Thought that probably ran through his head upon receiving the text: “Oh, I’m not free Fri or Sat.”

Note that I said THOUGHT that ran through his head, one not FOLLOWED UP with by a communication of any kind. No response. It wasn’t that I actually cared if he was busy. I didn’t need a yes, I just needed a response. “Sorry, not free this wknd. Next wk sometime?”

That would have been nice.

Instead, about a week later I texted him again, mostly because I was curious as to what had actually happened, rather than the unproductive circles being danced around in my head. I said, “Hey, did you get my text last weekend? J” (smiley included so it couldn’t be interpreted harshly, like “HEY, motherfucker, did you get my motherfucking TEXT last week, or WHAT??” which was … well, just a teensy bit what I meant). Anyway, he texted back, “Yeah, sorry, I was busy last weekend.”

Or something like that. I can’t remember because I then deleted both the texts and his number. I know enough to know that if he had still be interested, he would have said something else.

So let me explain something in terms of how I conceptualize male and female brains. I am a big fan of the law of 80/20, and I believe that the vast majority of women operate in a world that is comprised of 80% emotional decision-making and 20% logical/rational.

 

And when I say ‘decision-making’ I mean, well, pretty much everything: how we interpret what other people say/do to us, how we interpret what we say/do to others, whether to date someone, whether to break up with someone, what to have for breakfast, etc. Men, on the other hand, operate in a universe in which approximately 80% of their decision-making (and world paradigms) are made on the basis of logic/rationality, and 20% on emotional content.

That means that roughly 40% of the time (or 80%, depending on how you look at it), THERE ARE MAJOR FUCKUPS. Seriously, if life were a highway, we’re talking about semis piled up on the side of the road on a bridge over which several are still dangling, mangled and bloody with mutilated remains. That is how far the misunderstandings between men and women go. Is it me or does it feel sometimes that there are literal chasms between us? Based on the rate of divorce I’m gonna go with, I’m right.

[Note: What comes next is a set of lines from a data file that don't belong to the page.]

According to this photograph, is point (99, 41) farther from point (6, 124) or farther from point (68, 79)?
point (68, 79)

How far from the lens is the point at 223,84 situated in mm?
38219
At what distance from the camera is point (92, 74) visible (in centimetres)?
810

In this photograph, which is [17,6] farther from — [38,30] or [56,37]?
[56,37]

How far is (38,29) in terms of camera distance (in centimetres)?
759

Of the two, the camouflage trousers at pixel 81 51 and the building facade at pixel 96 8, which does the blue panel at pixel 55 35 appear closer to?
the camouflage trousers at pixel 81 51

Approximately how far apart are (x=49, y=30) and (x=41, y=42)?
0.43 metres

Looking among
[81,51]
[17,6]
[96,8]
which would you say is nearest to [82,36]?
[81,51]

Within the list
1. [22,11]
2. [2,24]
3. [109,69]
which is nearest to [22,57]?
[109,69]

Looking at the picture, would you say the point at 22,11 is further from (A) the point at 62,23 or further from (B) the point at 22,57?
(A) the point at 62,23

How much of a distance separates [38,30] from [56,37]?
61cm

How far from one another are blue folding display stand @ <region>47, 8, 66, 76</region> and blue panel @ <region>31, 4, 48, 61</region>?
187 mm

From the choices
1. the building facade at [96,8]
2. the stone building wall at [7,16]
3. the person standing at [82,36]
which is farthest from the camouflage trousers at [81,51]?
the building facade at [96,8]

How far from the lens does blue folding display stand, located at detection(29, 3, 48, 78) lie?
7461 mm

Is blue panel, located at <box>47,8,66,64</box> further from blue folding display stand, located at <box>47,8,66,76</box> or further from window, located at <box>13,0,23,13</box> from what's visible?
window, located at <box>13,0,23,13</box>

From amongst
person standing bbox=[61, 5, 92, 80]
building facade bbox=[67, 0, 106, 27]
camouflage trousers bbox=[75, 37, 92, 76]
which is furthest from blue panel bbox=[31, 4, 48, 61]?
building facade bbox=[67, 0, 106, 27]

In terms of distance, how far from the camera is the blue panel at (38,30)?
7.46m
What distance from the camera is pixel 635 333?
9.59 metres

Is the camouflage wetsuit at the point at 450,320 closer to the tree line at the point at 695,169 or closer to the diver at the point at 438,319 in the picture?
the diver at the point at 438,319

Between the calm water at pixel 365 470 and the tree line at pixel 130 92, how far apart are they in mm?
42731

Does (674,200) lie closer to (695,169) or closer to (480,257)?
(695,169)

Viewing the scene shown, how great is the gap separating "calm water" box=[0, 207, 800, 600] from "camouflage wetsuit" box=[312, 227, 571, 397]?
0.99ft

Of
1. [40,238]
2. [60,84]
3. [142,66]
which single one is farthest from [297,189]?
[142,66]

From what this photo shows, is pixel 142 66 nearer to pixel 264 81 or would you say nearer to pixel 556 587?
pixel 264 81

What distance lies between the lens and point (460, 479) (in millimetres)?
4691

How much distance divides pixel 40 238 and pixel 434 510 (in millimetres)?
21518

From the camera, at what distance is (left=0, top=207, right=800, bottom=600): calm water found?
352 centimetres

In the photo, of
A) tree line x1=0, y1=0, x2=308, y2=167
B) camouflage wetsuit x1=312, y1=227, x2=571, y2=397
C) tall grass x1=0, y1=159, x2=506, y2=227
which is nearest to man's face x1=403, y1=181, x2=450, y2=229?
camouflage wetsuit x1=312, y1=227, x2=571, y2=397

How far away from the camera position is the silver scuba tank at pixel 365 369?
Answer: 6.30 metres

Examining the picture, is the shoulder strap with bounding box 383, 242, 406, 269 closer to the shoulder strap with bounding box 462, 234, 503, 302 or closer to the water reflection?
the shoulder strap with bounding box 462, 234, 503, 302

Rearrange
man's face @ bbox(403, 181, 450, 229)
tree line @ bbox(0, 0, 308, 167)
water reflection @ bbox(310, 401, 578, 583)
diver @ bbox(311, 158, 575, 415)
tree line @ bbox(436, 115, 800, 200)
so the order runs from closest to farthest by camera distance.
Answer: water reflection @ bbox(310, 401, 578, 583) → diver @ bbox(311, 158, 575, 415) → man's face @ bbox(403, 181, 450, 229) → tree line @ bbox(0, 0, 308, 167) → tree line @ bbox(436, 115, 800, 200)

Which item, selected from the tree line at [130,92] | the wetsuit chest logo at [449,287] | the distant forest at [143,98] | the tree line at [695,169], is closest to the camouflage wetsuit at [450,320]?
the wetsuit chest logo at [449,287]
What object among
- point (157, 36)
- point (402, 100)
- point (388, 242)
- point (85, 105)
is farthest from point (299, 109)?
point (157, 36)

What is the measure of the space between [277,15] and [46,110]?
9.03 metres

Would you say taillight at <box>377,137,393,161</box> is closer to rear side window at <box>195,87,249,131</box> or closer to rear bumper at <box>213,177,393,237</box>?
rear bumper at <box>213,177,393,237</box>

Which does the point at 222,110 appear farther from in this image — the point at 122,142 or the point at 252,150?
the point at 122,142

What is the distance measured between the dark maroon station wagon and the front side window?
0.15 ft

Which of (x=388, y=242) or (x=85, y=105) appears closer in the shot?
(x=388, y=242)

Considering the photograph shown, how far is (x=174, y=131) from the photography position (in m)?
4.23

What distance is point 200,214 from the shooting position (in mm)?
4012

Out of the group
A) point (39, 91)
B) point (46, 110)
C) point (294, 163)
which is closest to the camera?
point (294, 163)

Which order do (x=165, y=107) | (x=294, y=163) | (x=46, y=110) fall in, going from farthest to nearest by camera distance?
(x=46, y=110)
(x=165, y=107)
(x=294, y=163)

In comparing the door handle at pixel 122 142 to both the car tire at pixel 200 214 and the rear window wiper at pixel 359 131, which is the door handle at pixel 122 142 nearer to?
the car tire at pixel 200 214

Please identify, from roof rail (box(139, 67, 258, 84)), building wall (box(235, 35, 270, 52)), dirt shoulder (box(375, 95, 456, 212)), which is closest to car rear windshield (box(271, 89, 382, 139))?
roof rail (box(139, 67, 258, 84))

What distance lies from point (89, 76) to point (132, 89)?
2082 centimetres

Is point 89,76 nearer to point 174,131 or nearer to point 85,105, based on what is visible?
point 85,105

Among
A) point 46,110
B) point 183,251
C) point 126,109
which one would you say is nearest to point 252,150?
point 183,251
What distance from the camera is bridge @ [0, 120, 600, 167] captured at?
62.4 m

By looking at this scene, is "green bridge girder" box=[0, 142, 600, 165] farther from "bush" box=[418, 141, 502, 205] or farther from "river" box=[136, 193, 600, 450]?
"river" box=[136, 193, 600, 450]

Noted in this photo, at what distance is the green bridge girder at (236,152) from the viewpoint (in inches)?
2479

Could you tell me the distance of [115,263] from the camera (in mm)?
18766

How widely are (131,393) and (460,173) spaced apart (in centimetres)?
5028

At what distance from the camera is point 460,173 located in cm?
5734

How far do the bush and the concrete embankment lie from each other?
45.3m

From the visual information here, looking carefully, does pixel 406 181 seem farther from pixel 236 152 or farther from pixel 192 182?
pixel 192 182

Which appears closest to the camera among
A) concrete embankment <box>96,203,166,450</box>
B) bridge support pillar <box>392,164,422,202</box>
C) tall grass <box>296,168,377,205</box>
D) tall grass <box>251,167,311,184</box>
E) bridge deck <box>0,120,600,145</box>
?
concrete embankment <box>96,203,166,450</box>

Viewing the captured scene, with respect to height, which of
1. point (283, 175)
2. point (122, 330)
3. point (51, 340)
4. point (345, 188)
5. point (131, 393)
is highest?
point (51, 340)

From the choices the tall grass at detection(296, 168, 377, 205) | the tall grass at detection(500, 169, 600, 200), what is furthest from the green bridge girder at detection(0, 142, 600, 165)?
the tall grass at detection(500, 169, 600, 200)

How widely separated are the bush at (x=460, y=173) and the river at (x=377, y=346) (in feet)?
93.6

The point is, the way Troy responded (oops, I mean, DIDN’T) was completely rational from a man’s point of view. In his world of “logic,” because he wasn’t available that weekend, he didn’t respond. And in actuality, this wasn’t illogical, especially because upon reviewing my actual text to him, I saw that there was no actual question. It was more like, “Hey, what’s your wknd like? I’m free Sat and Sun there’s a hot tub party if u wanna come.” So if the actual question was, “What’s your weekend like?” and one’s weekend was busy, one could easily forget to respond, because the upshot would be the same: I can’t meet up.

 

But on my side, I felt stupid for reaching out and getting no response. And of course, underneath ‘stupid’ is usually ‘angry’ and underneath ‘angry’ is almost always hurt.

Let's get freaky in my teepee.

So guys, please respond. You can call us or text us or email us or BBM us or send us a singing telegraph or fricking smoke signals if you want, but don’t – please don’t – leave us hanging. You’d be staggered at the amount of sex women haven’t had with men simply because the men didn’t respond. It wasn’t even that that didn’t respond satisfactorily – it was that they straight up didn’t respond.

Don’t be that guy. Be the guy that communicates, even if you don’t do it perfectly.